Luton Wanderers
- Full name: Luton Wanderers Football Club
- Nickname(s): the Wanderers
- Founded: 1880
- Dissolved: 1887
- Ground: Dallow Lane
| Home colours |

= Luton Wanderers F.C. =

Luton Wanderers Football Club was one of the first English football clubs from the town of Luton in Bedfordshire and the first from the town to enter the FA Cup.

==History==

The club was formed in September 1880, at a meeting at the Cricketer's Arms in High Town Road. The joining fee was 1 shilling, and the subscription two old pennies per week.

The first reported game for the club was against Luton Excelsior in December 1881, played to Association laws but with 15 men per side.

The first Cup tie the club played, in 1884–85, was against the Old Etonians, and proved such an attraction that a crowd of nearly 2,000 attended.

In January 1885, club secretary and captain Herbert Spratley arranged for the club to change its name to Luton Town, in order to represent the whole of Luton rather than just the members. This proved so unpopular a move that in April a public meeting was held to form a genuine professional "town" club, which was also called Luton Town. Spratley attended the meeting, to no avail, and was offered a place on the new club's committee as recompense.

Notwithstanding the formation of the new club, the Wanderers continued for two more years. The club's only win in the FA Cup came in the 1885–86 season, beating Chesham 3–2, with the Wanderers sportingly conceding an appeal of a goal from Chesham as neither umpire was in a position to see whether a shot had crossed the line.
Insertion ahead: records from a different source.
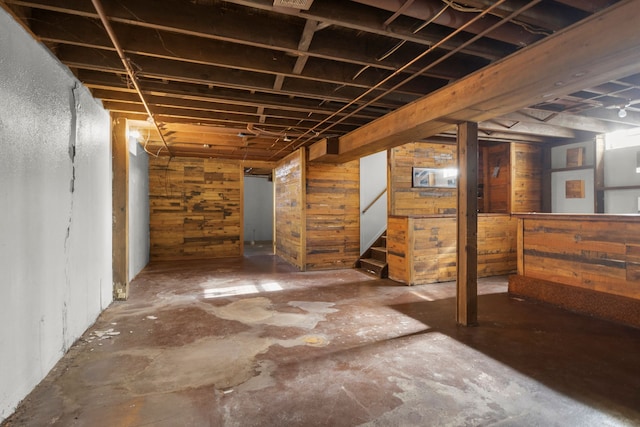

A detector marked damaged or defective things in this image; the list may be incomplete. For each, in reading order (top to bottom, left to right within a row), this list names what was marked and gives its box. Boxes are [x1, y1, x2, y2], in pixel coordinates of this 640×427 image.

cracked concrete floor [2, 246, 636, 426]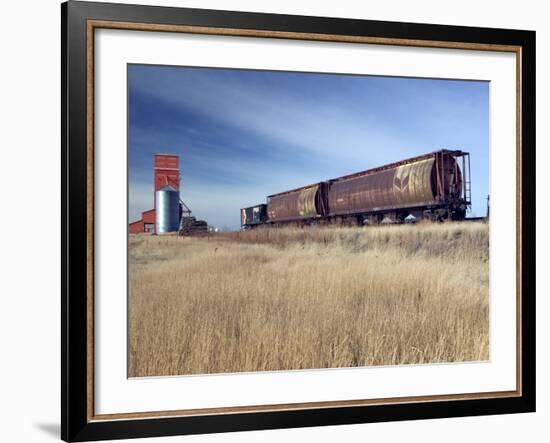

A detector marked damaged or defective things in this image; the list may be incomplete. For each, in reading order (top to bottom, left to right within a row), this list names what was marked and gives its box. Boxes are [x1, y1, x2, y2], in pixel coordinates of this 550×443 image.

rusty hopper car [266, 182, 328, 224]
rusty hopper car [330, 150, 472, 224]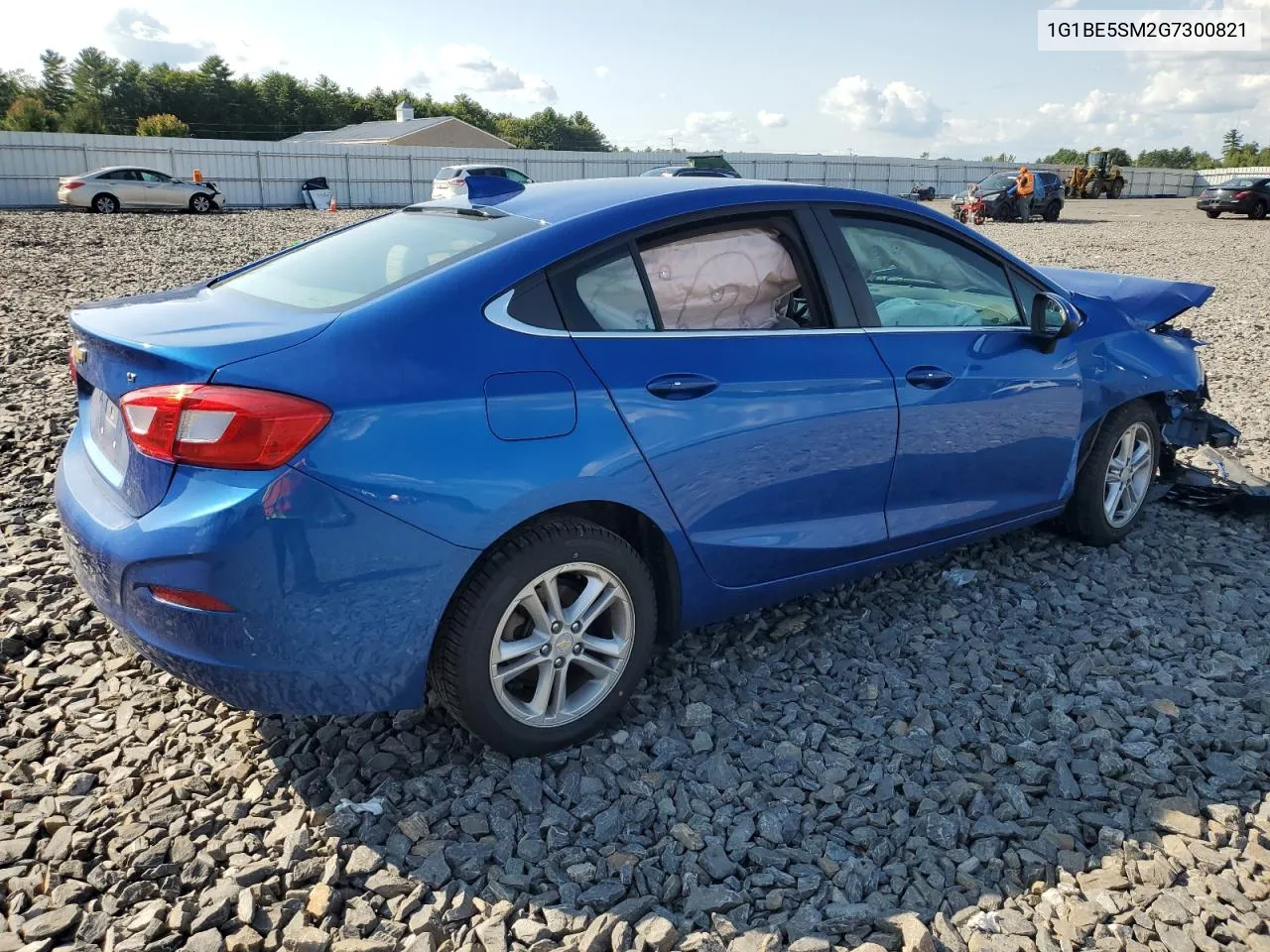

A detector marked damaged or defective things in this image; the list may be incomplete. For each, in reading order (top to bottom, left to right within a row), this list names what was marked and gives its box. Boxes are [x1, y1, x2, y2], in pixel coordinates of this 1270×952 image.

damaged front bumper [1159, 395, 1262, 508]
However the influence of the new club was demonstrated when the club - without Spratley - lost 10–0 at the Old Wykehamists; worse was to come in 1886–87, with most of the club's players playing for Luton Town instead, the remnants of the Wanderers - featuring only three of the players from Chesham victory - went down 13–0 at Swifts of Slough, eight goals coming in the first half.

The club's final game was an ill-tempered match against Dunstable F.C. in February 1887, with the result that no club wanted to arrange fixtures with the Wanderers; as Luton Town had already taken over the mantle of being the town's top club, and so many players had joined Town that the Wanderers had to withdraw from matches against Millwall and Hemel Hempstead, the Wanderers were allowed to fade away.

==Colours==

The club wore red and black.

==Ground==

Originally the club played on the People's Park, but, when entering the FA Cup, the club moved to an enclosed ground on Dallow Lane, with the Cricketer's Arms providing changing facilities.